Memory
CommandLane's memory system gives the AI Agent long-term recall across sessions. Important facts, preferences, and decisions are saved automatically so the agent can reference them later — without you having to repeat yourself.
How It Works
- Automatic extraction: During conversations, the agent identifies important information and saves it as a memory
- Core summary: At the start of each session, the agent loads a summary of your most important memories
- Context-aware recall: When you ask a question, the agent searches your memories alongside your knowledge base
Memory Categories
Memories are organized into four categories:
| Category | What it stores | Example |
|---|---|---|
| Fact | Objective information | "Project deadline is March 15" |
| Preference | Your habits and preferences | "Prefers async communication" |
| Decision | Strategic decisions | "Using Rust for the backend" |
| General | Everything else | "Had a productive meeting with the design team" |
Saving Memories
Automatic
The agent automatically detects and saves important facts during conversation. You don't need to do anything — it happens in the background.
Explicit
You can also ask the agent to remember something specific:
Remember that the API key rotates every 90 days
Save this: our team uses the #deployments channel for release announcements
Importance Scoring
Each memory receives an importance score from 0.0 to 1.0. Higher-scored memories:
- Surface more prominently in search results
- Are more likely to appear in the core summary
- Persist longer before natural decay
Memory Decay
Memories that aren't accessed over time gradually lose relevance.

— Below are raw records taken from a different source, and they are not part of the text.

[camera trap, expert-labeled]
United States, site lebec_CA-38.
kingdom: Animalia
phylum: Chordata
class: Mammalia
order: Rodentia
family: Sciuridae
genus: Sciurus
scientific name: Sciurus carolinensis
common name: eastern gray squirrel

This prevents stale or outdated information from cluttering your memory. Important memories that you reference regularly stay fresh.
Window-Level Scoping
Memories are scoped to the app context you're working in. When you're in VS Code, the agent prioritizes memories related to your development work. When you're in a browser, it prioritizes web-related context. This keeps the agent's recall relevant to what you're doing right now.
Privacy
All memories are stored locally in your SQLite database. They are never sent to external servers unless you interact with the AI Agent using a cloud provider (OpenAI or Anthropic), in which case memory context is included in the conversation to help the agent respond accurately.
If you use Ollama as your AI provider, everything stays entirely on your machine.